Imagine: your ML pipeline crashes in production because synthetic test data didn't cover distribution drifts. Or your QA team spends weeks manually preparing datasets. We build generators for synthetic data that automatically cover 95% of edge cases and reduce testing time by 3-5x. In one fintech project with 500+ API endpoints, we cut regression from 3 days to 6 hours. QA resource savings reached 40%. For a fintech platform with monthly transactions worth millions of rubles, we generated a dataset that uncovered 12 hidden bugs before release. Wikipedia
Synthetic data purposefully tests boundary cases, anomalies, and rare events—what's impossible to obtain from anonymized datasets.

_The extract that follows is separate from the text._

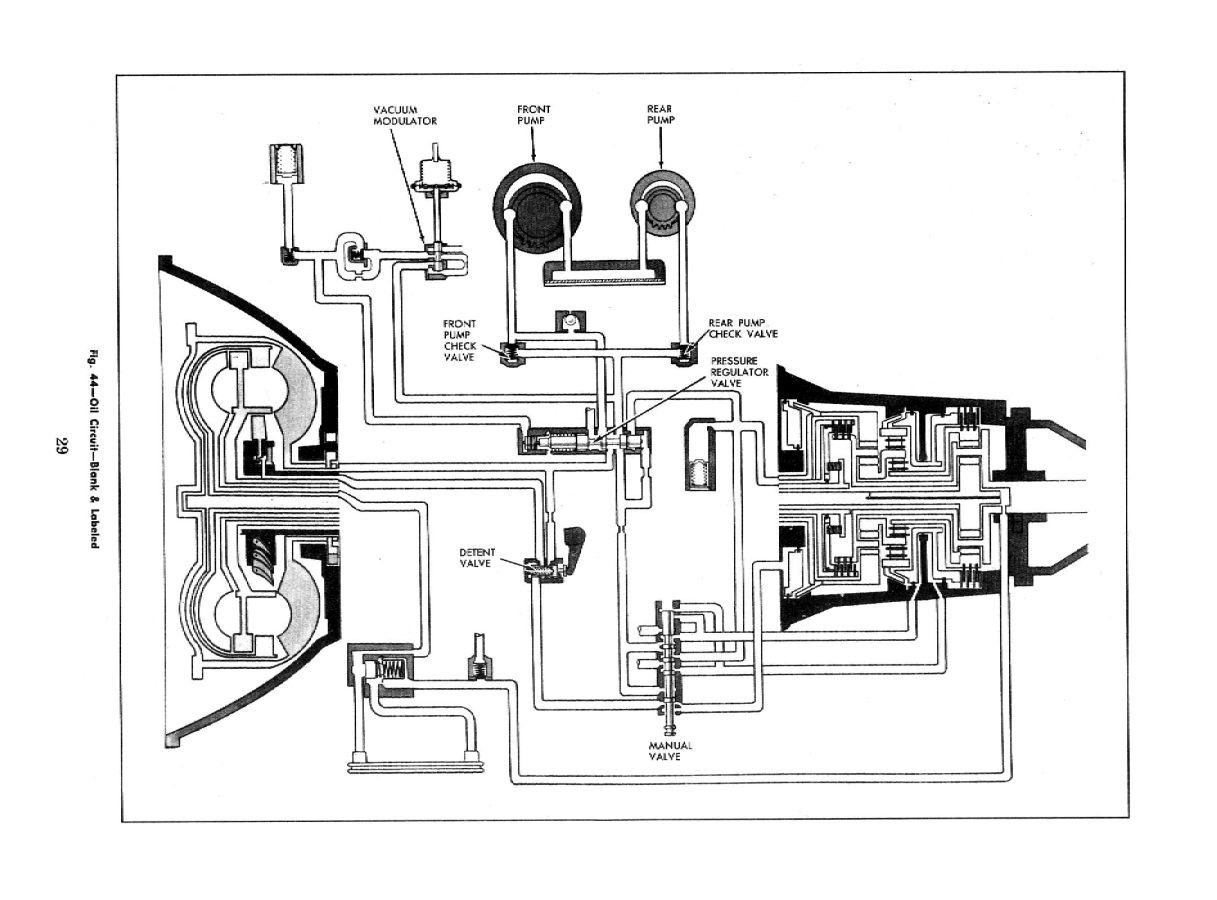 Construccin Manual Pictures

We guarantee 95% coverage of agreed-upon scenarios, and testing time is reduced by 3–5x.
Why Synthetic Test Data Is Better Than Anonymized Data
Anonymized data contains legacy anomalies, sampling biases, and incomplete coverage. Synthetic data, on the other hand, purposefully tests conditions: boundary values, missing fields, injections, rare events.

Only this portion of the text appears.